- [Exercise goal]:
Could you write out each line of the records below word for word, leaving out the pictures?
>>>>>
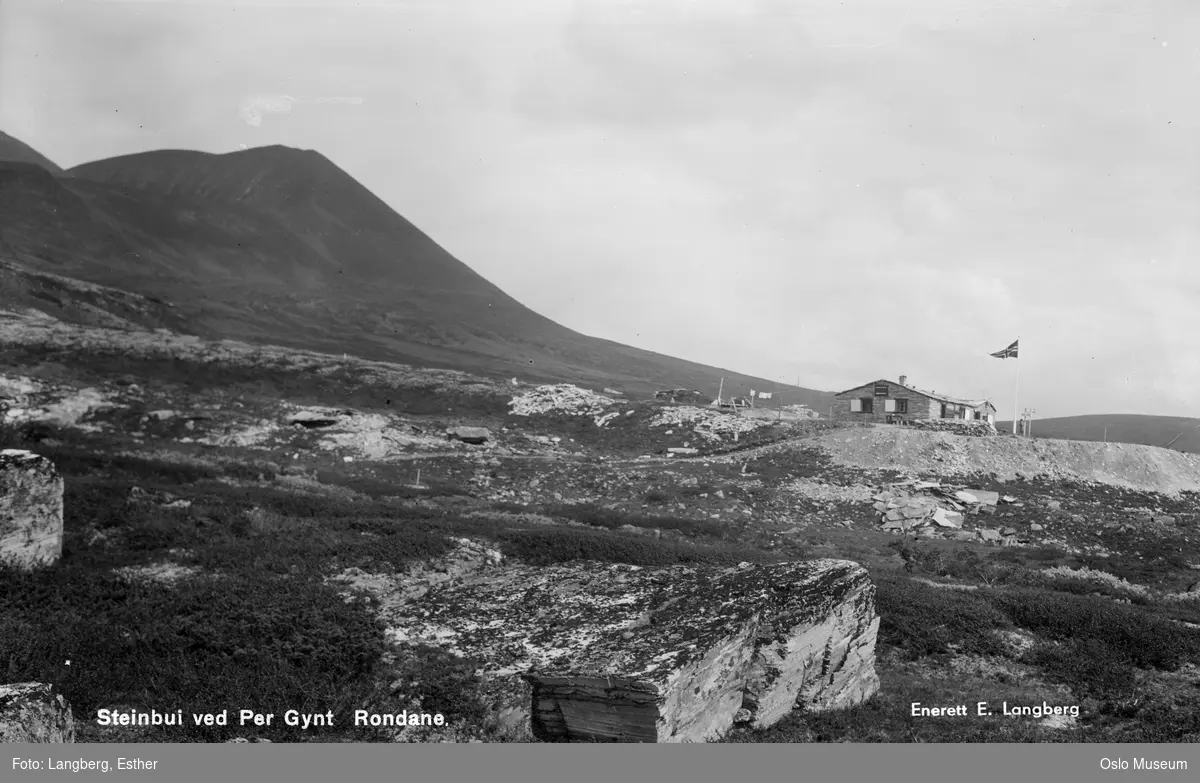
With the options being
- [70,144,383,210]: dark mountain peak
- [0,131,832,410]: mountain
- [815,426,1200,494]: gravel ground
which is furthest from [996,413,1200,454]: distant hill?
<<<<<
- [Solution for this task]:
With the options being
- [70,144,383,210]: dark mountain peak
- [0,131,832,410]: mountain
- [815,426,1200,494]: gravel ground
which is furthest from [996,413,1200,454]: distant hill?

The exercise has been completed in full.